# TEXTO PROPORCIONADO:
**********

Quién me diera el tiempo en que escribía

sin darme cuenta

cartas de amor

ridículas.

La verdad es que hoy mis recuerdos

de esas cartas de amor

sí que son

ridículos.

(Todas las palabras esdrújulas,

como los sentimientos esdrújulos,

son naturalmente

ridículas)”.

Roland Barthes, en Fragmentos de un discurso amoroso dice: “La figura enfoca la dialéctica particular de la carta de amor, a la vez vacía (codificada) y expresiva (cargada de ganas de significar el deseo)”. Un ejemplo de esto lo encontramos quizás en los poemas entregados a Ophélia.

Quedé loco, quedé tonto,

mis besos fueron sin cuento,

y la apreté contra mí,

y la enlacé con mis brazos,

y así me embriagué de abrazos,

quedé loco y fue asÍ.

Dame besos, dame tantos

que preso de tus encantos

prisionero de tus brazos,

no sienta mi propia vida,

ni mi alma, ave perdida,

en tu cielo azul-amor.

**********

# DATOS ALMACENADOS:
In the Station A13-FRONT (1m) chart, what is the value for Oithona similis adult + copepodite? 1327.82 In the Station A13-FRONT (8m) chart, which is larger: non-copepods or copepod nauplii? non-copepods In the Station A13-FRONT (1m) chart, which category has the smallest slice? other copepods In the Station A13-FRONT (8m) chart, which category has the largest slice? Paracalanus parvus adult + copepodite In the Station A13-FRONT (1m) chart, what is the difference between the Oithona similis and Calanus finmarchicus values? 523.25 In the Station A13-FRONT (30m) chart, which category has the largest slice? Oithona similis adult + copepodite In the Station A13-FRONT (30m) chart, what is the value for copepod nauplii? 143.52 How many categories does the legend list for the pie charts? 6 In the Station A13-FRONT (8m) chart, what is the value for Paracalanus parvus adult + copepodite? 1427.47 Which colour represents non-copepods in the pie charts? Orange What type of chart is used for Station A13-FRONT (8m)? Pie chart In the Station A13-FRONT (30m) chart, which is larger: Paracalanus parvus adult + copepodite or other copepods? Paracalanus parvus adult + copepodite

**********

# CONSIGNA:
Según la cita de Barthes en el texto sobre las cartas de amor, explica por qué la carta de amor es a la vez vacía y expresiva. Responde, por favor, en una a tres oraciones. Los datos no tienen ninguna relación con el texto sobre las cartas de amor.

# EJERCICIO RESUELTO:
La carta de amor es vacía porque está codificada. A la vez es expresiva porque está cargada de ganas de significar el deseo.